En juin 2023, Nina Sukow et Johann Recordon, membres de l’équipe du Centre de compétences en durabilité de l’UNIL, ont publié une synthèse intitulée « Peut-on se passer des écogestes ». Ils se sont penchés sur les implications de ces « petits gestes » en matière de réduction d’émissions de gaz à effet de serre (GES), ainsi que sur les défis sociétaux qui entourent leur adoption.

Définis comme des actions individuelles visant à réduire notre empreinte carbone, les écogestes englobent une palette de comportements. Dans le domaine de l’énergie, on peut citer le fait de débrancher ses appareils électriques, d’éteindre la lumière en quittant une pièce, de baisser le chauffage ou encore de simplement couvrir les casseroles durant la cuisson. Une étude sur la France, mentionnée dans ce travail de synthèse, estime que la moitié environ des réductions possibles provient d’actions ne nécessitant aucun investissement financier. Ajoutons que bien souvent également, ils ne nous enlèvent aucun de confort. Les écogestes s’apparentent à de bonnes vieilles habitudes perdues, à retrouver.

============

Consignes à suivre →
1. D'après le texte extrait, quelle part environ des réductions possibles vient d'actions sans aucun investissement financier, selon l'étude sur la France ?
2. Renvoyez le passage du texte extrait situé entre « Définis comme des » et « perdues, à retrouver. », ces deux bornes comprises.
Les lignes n'ont aucun lien avec le texte extrait.

Bloc de données →
============

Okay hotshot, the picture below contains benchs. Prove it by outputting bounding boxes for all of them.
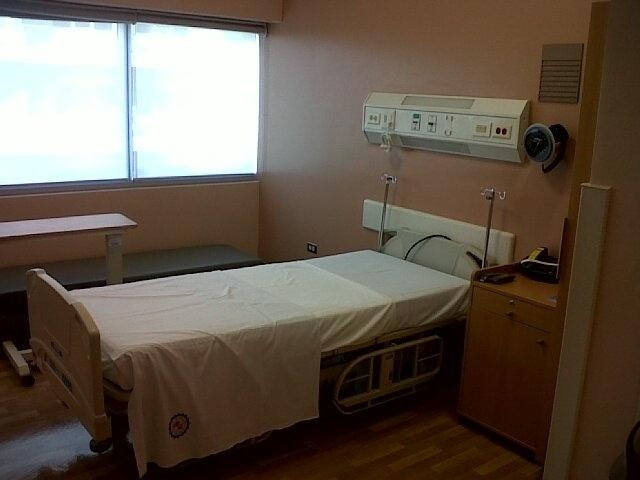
[0,243,267,301]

============

Réponses ci-dessous →
1. La moitié environ.

2.
Définis comme des actions individuelles visant à réduire notre empreinte carbone, les écogestes englobent une palette de comportements. Dans le domaine de l’énergie, on peut citer le fait de débrancher ses appareils électriques, d’éteindre la lumière en quittant une pièce, de baisser le chauffage ou encore de simplement couvrir les casseroles durant la cuisson. Une étude sur la France, mentionnée dans ce travail de synthèse, estime que la moitié environ des réductions possibles provient d’actions ne nécessitant aucun investissement financier. Ajoutons que bien souvent également, ils ne nous enlèvent aucun de confort. Les écogestes s’apparentent à de bonnes vieilles habitudes perdues, à retrouver.